Most startups discover their design system problem the hard way: inconsistent button styles across 30 screens, a rebrand that requires updating 200 components manually, and a dev team building the same modal for the fourth time. The solution is a design system — and the best time to build one is before it becomes urgent.
Start with Design Tokens, Not Components
Design tokens are the atoms of your system: colour palette, typography scale, spacing units, border radii, shadow levels, and motion durations. Define these in a tokens.json file before touching a single component. Tools like Style Dictionary or Tokens Studio for Figma transform tokens into platform-specific variables automatically.
Build the Foundation Layer First
Foundation components — Button, Input, Badge, Card, Modal, Toast — are used everywhere and must be pristine. Invest time building them with full prop coverage, accessibility (WCAG 2.2 AA), keyboard navigation, and comprehensive Storybook documentation. A well-built foundation prevents 80% of future inconsistencies.

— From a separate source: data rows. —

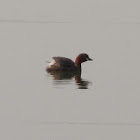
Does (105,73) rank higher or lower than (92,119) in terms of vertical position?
higher

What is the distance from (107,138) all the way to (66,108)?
2.50 m

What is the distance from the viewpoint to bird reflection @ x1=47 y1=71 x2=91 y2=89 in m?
19.5

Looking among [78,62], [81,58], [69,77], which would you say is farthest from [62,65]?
[69,77]

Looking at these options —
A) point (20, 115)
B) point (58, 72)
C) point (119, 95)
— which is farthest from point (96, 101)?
point (58, 72)

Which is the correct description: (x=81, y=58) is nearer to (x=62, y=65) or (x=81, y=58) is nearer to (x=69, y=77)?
(x=62, y=65)

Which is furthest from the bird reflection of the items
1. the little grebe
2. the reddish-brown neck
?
the reddish-brown neck

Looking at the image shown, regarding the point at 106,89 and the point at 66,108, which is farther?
the point at 106,89

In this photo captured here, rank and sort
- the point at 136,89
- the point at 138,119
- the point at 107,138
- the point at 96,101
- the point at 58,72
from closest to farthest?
1. the point at 107,138
2. the point at 138,119
3. the point at 96,101
4. the point at 136,89
5. the point at 58,72

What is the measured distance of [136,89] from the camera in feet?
60.3

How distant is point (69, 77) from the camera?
21359mm

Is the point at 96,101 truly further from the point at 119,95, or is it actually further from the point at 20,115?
Result: the point at 20,115

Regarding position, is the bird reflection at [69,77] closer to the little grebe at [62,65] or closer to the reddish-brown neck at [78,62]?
the little grebe at [62,65]

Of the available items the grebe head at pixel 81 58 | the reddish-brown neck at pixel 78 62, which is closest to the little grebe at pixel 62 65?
the reddish-brown neck at pixel 78 62

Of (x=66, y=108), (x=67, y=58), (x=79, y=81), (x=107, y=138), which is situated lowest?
(x=107, y=138)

Documentation Is the Product
A design system without documentation is a design system nobody uses. For every component: document its purpose, props/variants, usage guidelines (do/don't), accessibility notes, and Figma → code correspondence. Use Storybook with MDX docs or Zeroheight for a polished documentation site.

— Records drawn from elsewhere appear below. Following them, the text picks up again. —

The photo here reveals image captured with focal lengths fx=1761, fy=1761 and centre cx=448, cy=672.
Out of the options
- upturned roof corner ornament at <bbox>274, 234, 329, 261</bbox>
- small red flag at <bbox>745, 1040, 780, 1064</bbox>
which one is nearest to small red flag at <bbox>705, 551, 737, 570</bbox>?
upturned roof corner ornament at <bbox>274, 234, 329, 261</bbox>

Governance: How to Evolve Without Breaking Things
Define a clear RFC (Request for Change) process. Any team member can propose a new component or token change, but a designated "design system owner" reviews for consistency before merging. Use semantic versioning and automated visual regression testing (Chromatic) to catch breaking changes before they reach production.
Conclusion
A design system is a multiplier — it makes every future screen faster to design and build. The investment pays dividends from the moment you have more than one person working on your product. Start small, be consistent, and let it evolve organically with your needs.